Directed by Stuart Zicherman

Recalling some of the most one sided trades in the history of sports can be a really fun exercise. Babe Ruth’s contract sold for $100,000? John Elway for Mark Hermann, Chris Hinton and Ron Solt? Dr. J to the Nets for $3 Million? The list could go on, but included in that list is the Hershel Walker trade the struggling Dallas Cowboys made, which helped build their dynasty. I don’t find it necessary to discuss the exact terms in this review, watch the film if you don’t know them. What I would prefer to do with this review is speak more generally about the different kinds of films we see from the 30 for 30 series. I bring this up because, to be completely honest, this particular film works more as a history lesson that it does as entertainment or artistic storytelling. In other words, the story being told is simple, and it is done in a simple and straightforward manner. The film exists to communicate the terms and results of the trade.

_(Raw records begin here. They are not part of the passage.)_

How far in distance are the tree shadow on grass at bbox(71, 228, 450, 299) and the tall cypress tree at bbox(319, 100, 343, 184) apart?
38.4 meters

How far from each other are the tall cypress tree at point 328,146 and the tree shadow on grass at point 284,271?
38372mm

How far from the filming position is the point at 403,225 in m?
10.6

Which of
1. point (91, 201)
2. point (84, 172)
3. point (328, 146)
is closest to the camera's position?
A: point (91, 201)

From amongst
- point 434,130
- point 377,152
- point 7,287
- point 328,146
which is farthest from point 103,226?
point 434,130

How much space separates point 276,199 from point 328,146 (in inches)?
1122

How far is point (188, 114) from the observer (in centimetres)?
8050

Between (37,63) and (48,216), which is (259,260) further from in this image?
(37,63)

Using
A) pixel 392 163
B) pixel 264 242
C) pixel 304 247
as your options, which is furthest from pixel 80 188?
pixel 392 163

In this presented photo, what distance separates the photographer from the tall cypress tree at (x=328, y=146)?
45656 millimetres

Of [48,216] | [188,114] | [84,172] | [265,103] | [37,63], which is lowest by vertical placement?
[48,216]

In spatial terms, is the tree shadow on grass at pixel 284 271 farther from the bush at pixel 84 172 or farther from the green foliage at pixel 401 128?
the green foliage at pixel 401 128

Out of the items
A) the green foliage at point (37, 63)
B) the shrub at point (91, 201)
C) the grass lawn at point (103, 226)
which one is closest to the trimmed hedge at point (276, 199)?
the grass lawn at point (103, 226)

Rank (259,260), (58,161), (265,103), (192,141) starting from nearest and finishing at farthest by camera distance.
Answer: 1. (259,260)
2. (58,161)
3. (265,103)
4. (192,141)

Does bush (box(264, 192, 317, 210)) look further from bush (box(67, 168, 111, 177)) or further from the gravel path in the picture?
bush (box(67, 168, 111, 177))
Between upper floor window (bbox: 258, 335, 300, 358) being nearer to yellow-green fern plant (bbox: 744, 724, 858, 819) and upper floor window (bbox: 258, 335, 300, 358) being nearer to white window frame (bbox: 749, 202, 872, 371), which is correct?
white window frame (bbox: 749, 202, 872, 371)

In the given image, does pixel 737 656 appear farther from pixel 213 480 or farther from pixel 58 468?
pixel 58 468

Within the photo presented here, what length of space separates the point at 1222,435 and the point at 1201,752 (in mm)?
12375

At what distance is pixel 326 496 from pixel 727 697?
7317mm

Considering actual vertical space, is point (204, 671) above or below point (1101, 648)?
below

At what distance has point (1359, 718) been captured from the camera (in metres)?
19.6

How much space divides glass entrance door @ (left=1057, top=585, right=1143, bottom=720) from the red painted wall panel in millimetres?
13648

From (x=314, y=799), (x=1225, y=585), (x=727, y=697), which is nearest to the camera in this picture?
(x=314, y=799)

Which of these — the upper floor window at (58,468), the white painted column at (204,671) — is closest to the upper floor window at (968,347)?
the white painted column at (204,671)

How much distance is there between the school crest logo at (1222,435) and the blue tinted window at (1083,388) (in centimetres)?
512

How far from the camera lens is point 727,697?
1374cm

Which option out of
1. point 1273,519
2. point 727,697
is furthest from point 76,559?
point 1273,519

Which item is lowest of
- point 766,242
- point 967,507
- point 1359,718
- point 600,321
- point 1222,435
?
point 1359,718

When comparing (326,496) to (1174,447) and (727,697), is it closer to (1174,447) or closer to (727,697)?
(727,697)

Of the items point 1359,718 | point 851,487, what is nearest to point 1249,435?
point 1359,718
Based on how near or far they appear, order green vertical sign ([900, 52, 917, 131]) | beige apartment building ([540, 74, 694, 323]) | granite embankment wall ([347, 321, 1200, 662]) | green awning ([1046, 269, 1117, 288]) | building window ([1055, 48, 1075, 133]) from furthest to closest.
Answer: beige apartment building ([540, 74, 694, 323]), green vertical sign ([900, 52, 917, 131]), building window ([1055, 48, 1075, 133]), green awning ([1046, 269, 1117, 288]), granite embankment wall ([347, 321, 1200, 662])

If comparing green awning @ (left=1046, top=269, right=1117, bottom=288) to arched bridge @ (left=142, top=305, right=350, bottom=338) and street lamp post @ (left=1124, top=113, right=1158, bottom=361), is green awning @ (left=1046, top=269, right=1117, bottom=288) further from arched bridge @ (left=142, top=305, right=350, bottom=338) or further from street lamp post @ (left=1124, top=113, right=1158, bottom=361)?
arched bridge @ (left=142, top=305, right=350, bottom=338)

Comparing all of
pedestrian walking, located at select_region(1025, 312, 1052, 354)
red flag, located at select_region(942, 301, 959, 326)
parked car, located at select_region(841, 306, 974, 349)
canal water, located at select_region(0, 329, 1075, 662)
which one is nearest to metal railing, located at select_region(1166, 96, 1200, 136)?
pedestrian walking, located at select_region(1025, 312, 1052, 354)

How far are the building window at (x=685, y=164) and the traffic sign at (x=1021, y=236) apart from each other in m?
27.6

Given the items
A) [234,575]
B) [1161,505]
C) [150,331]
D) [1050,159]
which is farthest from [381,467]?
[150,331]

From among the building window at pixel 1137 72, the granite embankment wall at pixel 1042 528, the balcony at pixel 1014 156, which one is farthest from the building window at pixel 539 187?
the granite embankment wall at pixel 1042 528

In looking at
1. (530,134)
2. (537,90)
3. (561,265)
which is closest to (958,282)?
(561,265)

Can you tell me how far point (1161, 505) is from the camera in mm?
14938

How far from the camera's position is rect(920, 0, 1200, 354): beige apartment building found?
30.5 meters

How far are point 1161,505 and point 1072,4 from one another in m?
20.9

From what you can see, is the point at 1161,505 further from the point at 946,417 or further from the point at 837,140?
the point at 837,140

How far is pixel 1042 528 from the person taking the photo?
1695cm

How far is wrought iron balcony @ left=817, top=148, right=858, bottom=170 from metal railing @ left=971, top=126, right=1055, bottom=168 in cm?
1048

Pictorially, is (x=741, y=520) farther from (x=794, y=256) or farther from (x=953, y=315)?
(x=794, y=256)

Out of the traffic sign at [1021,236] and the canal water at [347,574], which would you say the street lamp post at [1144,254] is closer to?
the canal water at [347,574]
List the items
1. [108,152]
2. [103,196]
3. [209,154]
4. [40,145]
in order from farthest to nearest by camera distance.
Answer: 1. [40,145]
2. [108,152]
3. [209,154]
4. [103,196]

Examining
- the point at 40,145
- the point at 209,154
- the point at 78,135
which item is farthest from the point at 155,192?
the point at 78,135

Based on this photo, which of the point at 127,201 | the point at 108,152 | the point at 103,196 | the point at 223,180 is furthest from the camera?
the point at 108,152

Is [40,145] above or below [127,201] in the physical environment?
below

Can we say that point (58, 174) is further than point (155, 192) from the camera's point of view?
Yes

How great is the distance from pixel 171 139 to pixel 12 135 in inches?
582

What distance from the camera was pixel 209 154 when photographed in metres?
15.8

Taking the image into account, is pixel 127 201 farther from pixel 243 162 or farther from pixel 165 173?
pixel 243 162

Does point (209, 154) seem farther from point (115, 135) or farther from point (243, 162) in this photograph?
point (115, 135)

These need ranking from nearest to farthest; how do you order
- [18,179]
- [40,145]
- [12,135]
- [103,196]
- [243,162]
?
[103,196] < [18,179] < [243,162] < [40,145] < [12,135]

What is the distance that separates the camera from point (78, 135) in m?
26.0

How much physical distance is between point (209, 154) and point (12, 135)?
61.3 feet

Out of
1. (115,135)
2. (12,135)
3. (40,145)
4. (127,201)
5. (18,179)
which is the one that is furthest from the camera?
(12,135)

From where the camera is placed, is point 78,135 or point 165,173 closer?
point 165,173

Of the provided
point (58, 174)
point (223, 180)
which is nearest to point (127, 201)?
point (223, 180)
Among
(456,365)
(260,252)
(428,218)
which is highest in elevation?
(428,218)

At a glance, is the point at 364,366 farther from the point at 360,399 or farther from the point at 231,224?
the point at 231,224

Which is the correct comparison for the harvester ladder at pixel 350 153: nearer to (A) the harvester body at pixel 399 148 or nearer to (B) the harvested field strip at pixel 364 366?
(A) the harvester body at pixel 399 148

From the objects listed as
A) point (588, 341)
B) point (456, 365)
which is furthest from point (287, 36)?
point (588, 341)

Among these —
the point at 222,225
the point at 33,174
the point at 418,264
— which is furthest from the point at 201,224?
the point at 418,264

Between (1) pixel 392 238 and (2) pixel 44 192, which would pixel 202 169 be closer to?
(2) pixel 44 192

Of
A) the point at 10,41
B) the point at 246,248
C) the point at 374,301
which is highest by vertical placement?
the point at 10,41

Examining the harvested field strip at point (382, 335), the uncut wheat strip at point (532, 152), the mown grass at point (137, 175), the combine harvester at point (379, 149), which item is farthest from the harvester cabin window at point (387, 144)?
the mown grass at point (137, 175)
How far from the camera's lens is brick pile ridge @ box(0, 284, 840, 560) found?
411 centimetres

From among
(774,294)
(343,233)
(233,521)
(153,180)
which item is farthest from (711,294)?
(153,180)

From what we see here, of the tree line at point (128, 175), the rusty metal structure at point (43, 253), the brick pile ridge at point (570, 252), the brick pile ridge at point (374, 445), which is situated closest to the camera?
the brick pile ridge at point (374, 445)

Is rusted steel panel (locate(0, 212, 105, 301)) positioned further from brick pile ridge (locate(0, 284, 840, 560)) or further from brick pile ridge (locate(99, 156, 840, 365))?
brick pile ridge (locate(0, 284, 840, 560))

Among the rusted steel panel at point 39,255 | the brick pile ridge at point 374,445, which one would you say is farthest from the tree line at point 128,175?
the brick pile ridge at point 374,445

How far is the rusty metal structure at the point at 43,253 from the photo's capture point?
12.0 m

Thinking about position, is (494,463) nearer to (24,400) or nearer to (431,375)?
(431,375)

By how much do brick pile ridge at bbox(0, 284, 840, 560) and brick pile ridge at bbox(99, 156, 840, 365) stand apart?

It’s a fine line between what this film does and what others in the series have done to set themselves apart. However, I struggle with films like this that are so straightforward that I feel like I’m more being informed than I am entertained. When that happens I don’t feel like it’s a true film, and that sounds harsh to say, and maybe I’m way off base to put it in those terms, but that is what I experienced with this particular film. “So that happened, and so what?” I understand the documentary genre, or maybe I don’t, but my favorite documentaries tell, yes, true stories, but do so in compelling, thought-provoking manners. The Great Trade Robbery does not do that. It exists to inform and toot the horn of Jimmy Johnson and Jerry Jones for pulling off one of the best deals (for the Cowboys, not the Vikings) in the history of sport.

It does a good job of informing the viewer of the circumstances of the trade, the terms of the trade, how and why the Cowboys pulled it off. From that perspective, it really does cover it’s bases in terms of the who, what, when, where, why and how questions. So I can’t complain too much. But it fails to color in that outline. It fails even to creatively color outside those lines.